╔══

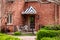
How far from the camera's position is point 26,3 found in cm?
4528

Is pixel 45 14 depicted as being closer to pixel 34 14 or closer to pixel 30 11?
pixel 34 14

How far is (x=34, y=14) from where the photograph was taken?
145 feet

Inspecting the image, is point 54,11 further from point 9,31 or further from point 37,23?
point 9,31

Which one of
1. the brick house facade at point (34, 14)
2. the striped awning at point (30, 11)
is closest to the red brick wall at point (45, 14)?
the brick house facade at point (34, 14)

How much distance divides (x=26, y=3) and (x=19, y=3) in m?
1.59

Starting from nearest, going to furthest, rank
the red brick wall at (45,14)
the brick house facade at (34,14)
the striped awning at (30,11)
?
the brick house facade at (34,14), the red brick wall at (45,14), the striped awning at (30,11)

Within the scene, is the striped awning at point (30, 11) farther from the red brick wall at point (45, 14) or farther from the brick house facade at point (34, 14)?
the red brick wall at point (45, 14)

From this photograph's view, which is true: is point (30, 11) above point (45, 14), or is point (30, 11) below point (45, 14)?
above

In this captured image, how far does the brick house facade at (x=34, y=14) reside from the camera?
42.9 meters

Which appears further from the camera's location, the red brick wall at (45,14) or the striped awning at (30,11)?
the striped awning at (30,11)

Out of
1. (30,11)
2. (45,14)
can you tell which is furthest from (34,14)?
(45,14)

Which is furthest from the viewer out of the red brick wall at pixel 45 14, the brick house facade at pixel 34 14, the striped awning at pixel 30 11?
the striped awning at pixel 30 11


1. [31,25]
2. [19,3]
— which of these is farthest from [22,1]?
[31,25]

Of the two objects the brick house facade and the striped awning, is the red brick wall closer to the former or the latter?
the brick house facade
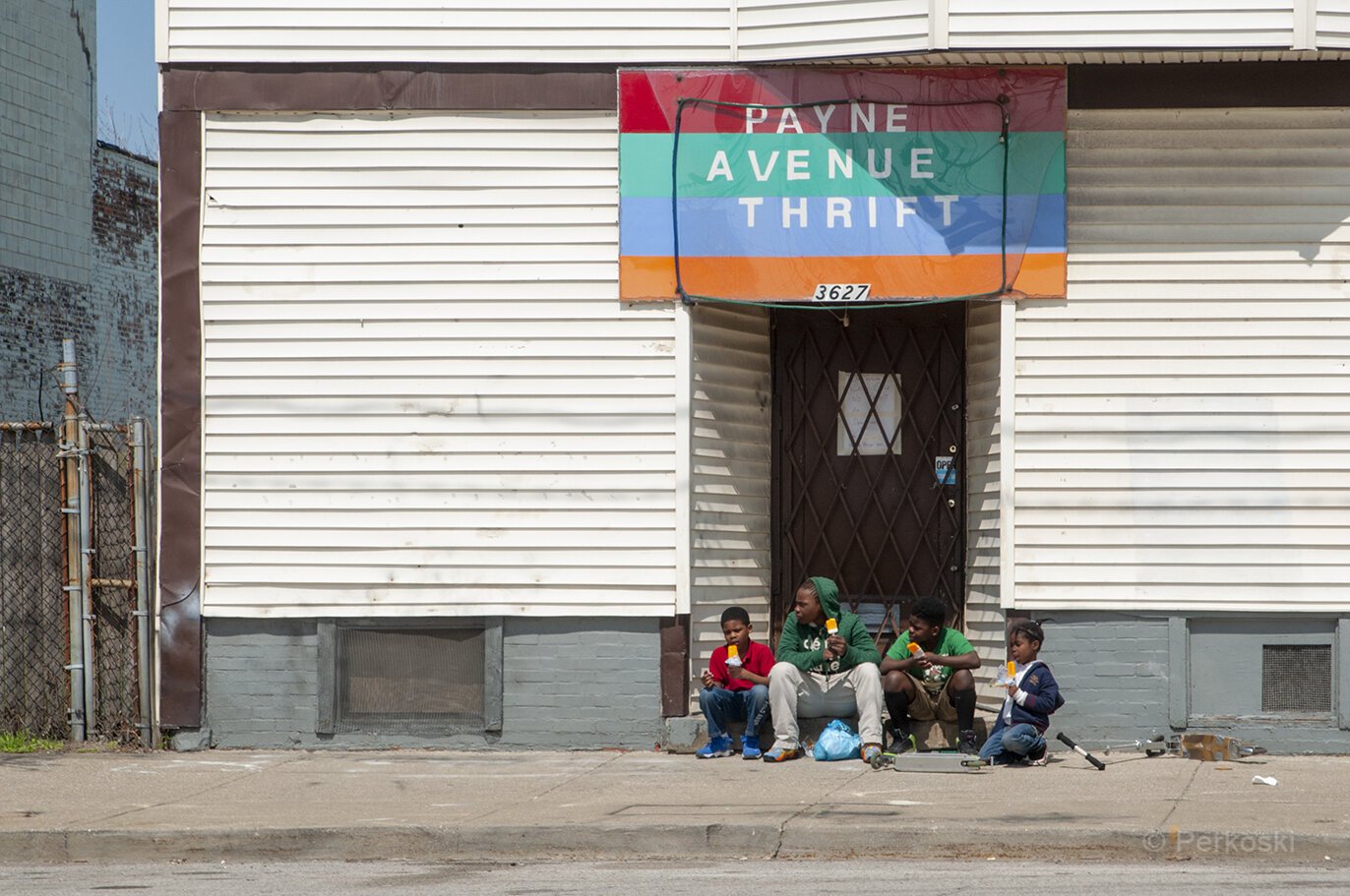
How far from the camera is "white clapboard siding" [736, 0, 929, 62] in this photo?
10500 millimetres

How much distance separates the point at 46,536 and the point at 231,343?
185cm

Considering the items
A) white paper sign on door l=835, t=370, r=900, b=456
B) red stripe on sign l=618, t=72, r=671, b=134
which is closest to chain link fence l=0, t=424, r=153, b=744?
red stripe on sign l=618, t=72, r=671, b=134

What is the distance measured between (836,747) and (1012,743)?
110 cm

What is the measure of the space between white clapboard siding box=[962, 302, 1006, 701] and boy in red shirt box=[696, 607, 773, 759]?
1515mm

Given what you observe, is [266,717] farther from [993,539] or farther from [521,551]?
[993,539]

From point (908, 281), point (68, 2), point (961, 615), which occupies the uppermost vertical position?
point (68, 2)

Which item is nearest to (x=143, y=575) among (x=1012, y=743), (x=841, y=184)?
(x=841, y=184)

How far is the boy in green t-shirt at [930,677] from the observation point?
413 inches

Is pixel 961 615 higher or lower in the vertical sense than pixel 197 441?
lower

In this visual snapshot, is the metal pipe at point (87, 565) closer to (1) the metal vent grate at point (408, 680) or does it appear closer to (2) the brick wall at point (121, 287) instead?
(1) the metal vent grate at point (408, 680)

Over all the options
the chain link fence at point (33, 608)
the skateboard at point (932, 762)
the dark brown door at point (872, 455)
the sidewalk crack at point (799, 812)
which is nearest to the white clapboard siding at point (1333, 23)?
the dark brown door at point (872, 455)

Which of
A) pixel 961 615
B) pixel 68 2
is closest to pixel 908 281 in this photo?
pixel 961 615

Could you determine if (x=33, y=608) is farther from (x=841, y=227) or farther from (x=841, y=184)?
(x=841, y=184)

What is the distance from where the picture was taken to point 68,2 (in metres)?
18.7
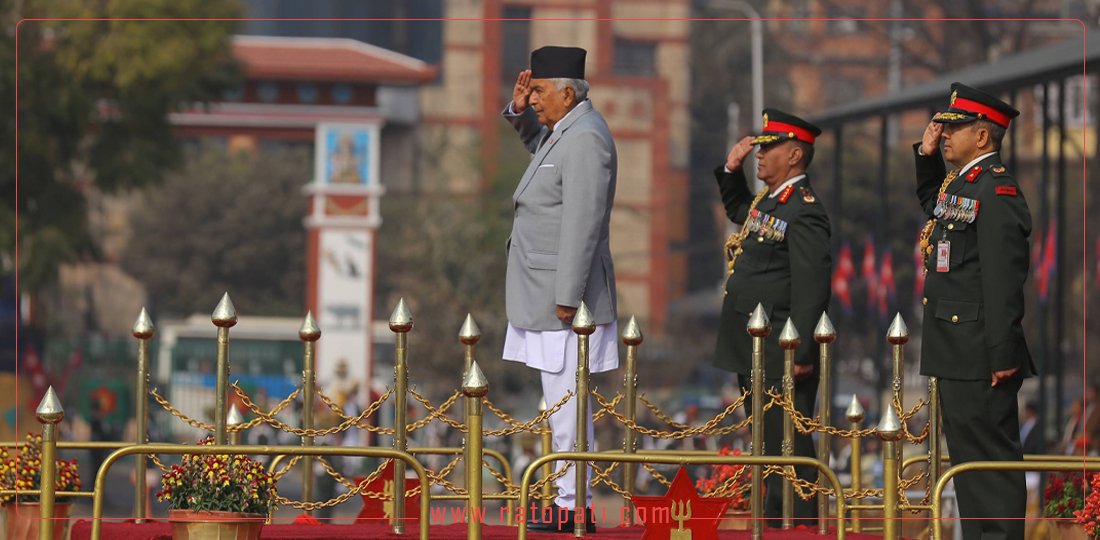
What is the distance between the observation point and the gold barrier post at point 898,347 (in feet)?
25.9

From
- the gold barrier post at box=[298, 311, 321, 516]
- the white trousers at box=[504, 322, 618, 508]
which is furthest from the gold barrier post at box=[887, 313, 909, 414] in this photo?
the gold barrier post at box=[298, 311, 321, 516]

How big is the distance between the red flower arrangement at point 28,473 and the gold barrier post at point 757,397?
9.78 ft

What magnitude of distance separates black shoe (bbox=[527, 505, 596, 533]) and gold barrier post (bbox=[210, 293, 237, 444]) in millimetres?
1322

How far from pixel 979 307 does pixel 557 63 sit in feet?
6.63

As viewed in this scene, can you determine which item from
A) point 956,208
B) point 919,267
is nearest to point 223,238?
point 919,267

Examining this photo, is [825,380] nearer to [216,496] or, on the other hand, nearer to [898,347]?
[898,347]

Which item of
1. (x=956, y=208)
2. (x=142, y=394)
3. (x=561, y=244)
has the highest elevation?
(x=956, y=208)

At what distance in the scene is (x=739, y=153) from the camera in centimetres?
914

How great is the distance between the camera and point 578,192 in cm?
813

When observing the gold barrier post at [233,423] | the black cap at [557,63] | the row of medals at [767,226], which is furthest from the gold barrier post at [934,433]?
the gold barrier post at [233,423]

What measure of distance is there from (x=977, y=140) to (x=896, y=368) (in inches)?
38.9

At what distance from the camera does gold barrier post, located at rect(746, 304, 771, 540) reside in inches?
307

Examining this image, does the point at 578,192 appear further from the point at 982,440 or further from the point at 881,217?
the point at 881,217

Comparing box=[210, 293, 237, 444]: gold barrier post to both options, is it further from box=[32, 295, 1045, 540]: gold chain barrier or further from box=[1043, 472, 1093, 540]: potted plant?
box=[1043, 472, 1093, 540]: potted plant
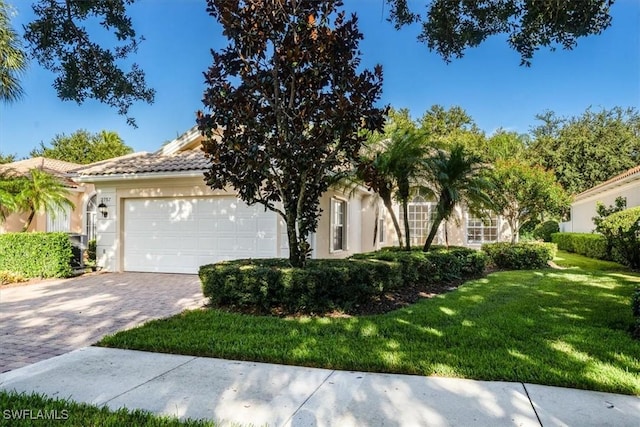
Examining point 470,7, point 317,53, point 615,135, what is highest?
point 615,135

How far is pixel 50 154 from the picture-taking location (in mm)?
37125

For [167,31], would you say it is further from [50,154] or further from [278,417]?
[50,154]

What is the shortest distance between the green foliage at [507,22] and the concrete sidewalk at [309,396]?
475 centimetres

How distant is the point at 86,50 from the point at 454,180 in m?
9.14

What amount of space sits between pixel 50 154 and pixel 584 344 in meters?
43.2

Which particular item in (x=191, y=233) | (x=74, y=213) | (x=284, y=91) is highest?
(x=284, y=91)

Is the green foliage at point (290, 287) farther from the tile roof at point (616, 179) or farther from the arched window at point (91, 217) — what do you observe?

╚══

Instruction → Reproduce each entry precisely. Leave the pictures out.

Response to the exercise →
How far from the camera's position is point 26,3 found in cm?
4528

Is pixel 45 14 depicted as being closer to pixel 34 14 or closer to pixel 30 11?
pixel 34 14

How far is (x=34, y=14) from where the photograph was taken?
145 feet

Inspecting the image, is point 54,11 further from point 9,31 or further from point 37,23?
point 9,31

Which one of
1. the brick house facade at point (34, 14)
2. the striped awning at point (30, 11)
is closest to the red brick wall at point (45, 14)?
the brick house facade at point (34, 14)

How much distance divides (x=26, y=3) and (x=19, y=3) in m?
1.59

Starting from nearest, going to furthest, rank
the red brick wall at (45,14)
the brick house facade at (34,14)
the striped awning at (30,11)
?
the brick house facade at (34,14), the red brick wall at (45,14), the striped awning at (30,11)

Within the scene, is the striped awning at point (30, 11) farther from the red brick wall at point (45, 14) or farther from the brick house facade at point (34, 14)?
the red brick wall at point (45, 14)

From this photograph's view, which is true: is point (30, 11) above point (45, 14), or is point (30, 11) below point (45, 14)?
above

In this captured image, how far does the brick house facade at (x=34, y=14) reside from the camera?
42.9 meters

Which appears further from the camera's location, the red brick wall at (45,14) or the striped awning at (30,11)?
the striped awning at (30,11)

Out of
1. (30,11)
2. (45,14)
can you tell which is furthest from (34,14)?
(45,14)

Which is furthest from the viewer out of the red brick wall at pixel 45 14, the brick house facade at pixel 34 14, the striped awning at pixel 30 11?
the striped awning at pixel 30 11


1. [31,25]
2. [19,3]
— which of these is farthest from [22,1]?
[31,25]

Of the two objects the brick house facade and the striped awning, is the red brick wall closer to the former or the latter?
the brick house facade
How far from the camera is "white clapboard siding" [736, 0, 929, 62] in this photo?
10500 millimetres

How much distance separates the point at 46,536 and the point at 231,343?
185cm

Considering the items
A) white paper sign on door l=835, t=370, r=900, b=456
B) red stripe on sign l=618, t=72, r=671, b=134
which is closest to chain link fence l=0, t=424, r=153, b=744?
red stripe on sign l=618, t=72, r=671, b=134

What is the distance measured between (836,747) and (1012,743)?
110 cm

What is the measure of the space between white clapboard siding box=[962, 302, 1006, 701] and boy in red shirt box=[696, 607, 773, 759]?
1515mm

Given what you observe, is [266,717] farther from [993,539] or farther from [521,551]?
[993,539]

From point (908, 281), point (68, 2), point (961, 615), which occupies the uppermost vertical position?
point (68, 2)

Which item is nearest to (x=143, y=575) among (x=1012, y=743), (x=841, y=184)?
(x=841, y=184)

How far is the boy in green t-shirt at [930,677] from the observation point?
413 inches

Is pixel 961 615 higher or lower in the vertical sense than pixel 197 441?
lower

In this visual snapshot, is the metal pipe at point (87, 565) closer to (1) the metal vent grate at point (408, 680) or does it appear closer to (2) the brick wall at point (121, 287) instead?
(1) the metal vent grate at point (408, 680)

Over all the options
the chain link fence at point (33, 608)
the skateboard at point (932, 762)
the dark brown door at point (872, 455)
the sidewalk crack at point (799, 812)
which is nearest to the white clapboard siding at point (1333, 23)?
the dark brown door at point (872, 455)

Which of
A) pixel 961 615
B) pixel 68 2
is closest to pixel 908 281 in this photo?
pixel 961 615

Could you determine if (x=33, y=608) is farther from (x=841, y=227) or farther from (x=841, y=184)?
(x=841, y=184)

What is the distance from where the picture was taken to point 68,2 (in metres)?
18.7
What is the distance between the observation point and the gold barrier post at point 898,347 (in feet)?
25.9

From
- the gold barrier post at box=[298, 311, 321, 516]
- the white trousers at box=[504, 322, 618, 508]
which is furthest from the gold barrier post at box=[887, 313, 909, 414] in this photo?
the gold barrier post at box=[298, 311, 321, 516]

How big is the distance between the red flower arrangement at point 28,473 and the gold barrier post at point 757,397?
9.78 ft

What magnitude of distance separates black shoe (bbox=[527, 505, 596, 533]) and gold barrier post (bbox=[210, 293, 237, 444]) in millimetres?
1322

How far from pixel 979 307 does pixel 557 63 sit in feet?
6.63

As viewed in this scene, can you determine which item from
A) point 956,208
B) point 919,267
is nearest to point 223,238?
point 919,267

Examining this photo, is [825,380] nearer to [216,496] or, on the other hand, nearer to [898,347]?
[898,347]

Which item of
1. (x=956, y=208)
2. (x=142, y=394)
3. (x=561, y=244)
has the highest elevation?
(x=956, y=208)

At what distance in the scene is (x=739, y=153) from the camera in centimetres?
914

How great is the distance between the camera and point 578,192 in cm?
813

When observing the gold barrier post at [233,423] | the black cap at [557,63] | the row of medals at [767,226], which is furthest from the gold barrier post at [934,433]?
the gold barrier post at [233,423]

What measure of distance is there from (x=977, y=140) to (x=896, y=368) (in inches)?
38.9

At what distance from the camera does gold barrier post, located at rect(746, 304, 771, 540) reside in inches?
307

Examining this image, does the point at 578,192 appear further from the point at 982,440 or further from the point at 881,217?
the point at 881,217

Comparing box=[210, 293, 237, 444]: gold barrier post to both options, is it further from box=[32, 295, 1045, 540]: gold chain barrier or further from box=[1043, 472, 1093, 540]: potted plant?
box=[1043, 472, 1093, 540]: potted plant
Examining point 470,7, point 317,53, point 615,135, what is highest?
point 615,135

How far is pixel 50 154 from the picture-taking location (in mm)?
37125

For [167,31], would you say it is further from [50,154] or further from [278,417]?
[50,154]

What is the shortest distance between the green foliage at [507,22] and the concrete sidewalk at [309,396]?
475 centimetres

How distant is the point at 86,50 from the point at 454,180 in m?
9.14

What amount of space sits between pixel 50 154 and pixel 584 344 in meters?
43.2

Which particular item in (x=191, y=233) | (x=74, y=213) | (x=284, y=91) is highest?
(x=284, y=91)

Is the green foliage at point (290, 287) farther from the tile roof at point (616, 179) or farther from the arched window at point (91, 217) — what do you observe?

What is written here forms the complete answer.